The Jaguars enter the contest with an overall record of 2-5 and 1-2 in Sun Belt Conference play. The Jaguars knocked of Alabama State 45-7 in their last game on October 13. They dropped their previous conference game to Georgia Southern 48-13.

“They are coming off a really tough early season schedule,” Brown said. “They had an extremely tough road schedule where they had to face three quality opponents on the road. I know they have some confidence built off of last week’s win. We will get a team that’s well prepared, they are tough and well coached just because I know who they have on that staff. We are going to have to play considerably better than we did on Saturday to have a chance to win the football game on Tuesday night.”

The Trojans beat themselves last week according to Brown. The offense failed to make big plays down the field. By game’s end, the Trojans had just four completions that went for 10 or more yards against the Flames.

“We’ve got make some plays on the perimeter. We just didn’t make enough the other day, whether it was in the passing game or the perimeter run game or the screen game, we just didn’t make enough plays.”

Marcus Jones rushed for over 100 yards for the third consecutive game last week. Brown believes if “Troy doesn’t get their passing game going, it may be tougher to get the run game going.”

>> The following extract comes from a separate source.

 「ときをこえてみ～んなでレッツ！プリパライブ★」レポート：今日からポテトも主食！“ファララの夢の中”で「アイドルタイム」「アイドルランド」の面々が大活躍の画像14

“I think the recipe that Liberty used, I think people are going to use that,” Brown said. “They’ll say, ‘OK, you want to run the football, we’re going to put them in the box’ and they’re going to make us make plays on the perimeter. Until we get better at that, we’re going to struggle. We’ve got to put emphasis on that this week and get better not only in the passing game but in the edge and perimeter run game and screen game.”

The Trojans well see two familiar faces when they take on the Jaguars. Former offensive coordinator Kenny Edenfield, along with his son and former Trojan KD Edenfield, are on the Jaguar staff.

I think Kenny will try to tempo us some,” Brown said. “They’ve played well in spots offensively. They had a rough game against App, but other than that they played really well against Memphis; looking at the statistics, they played really well last week against Alabama State. They played well coming from behind against Texas State.”

Kenny Edenfield spent many years in Troy, so Brown and the Trojan coaching staff came up with ways to confuse their former offensive coordinator.

We changed our offensive and defensive signals because it’s not just Kenny; K.D. (Edenfield) was on our defensive staff as a grad assistant and he’s down there now,” Brown said. “We’ve changed all the signals we have offensively and defensively back in the spring. We really started planning on that in February. Sometimes, that’s really overrated anyway, by the time you get a signal and get it communicated to the guys on the field. But we felt like we needed to do it so we went on and did it.”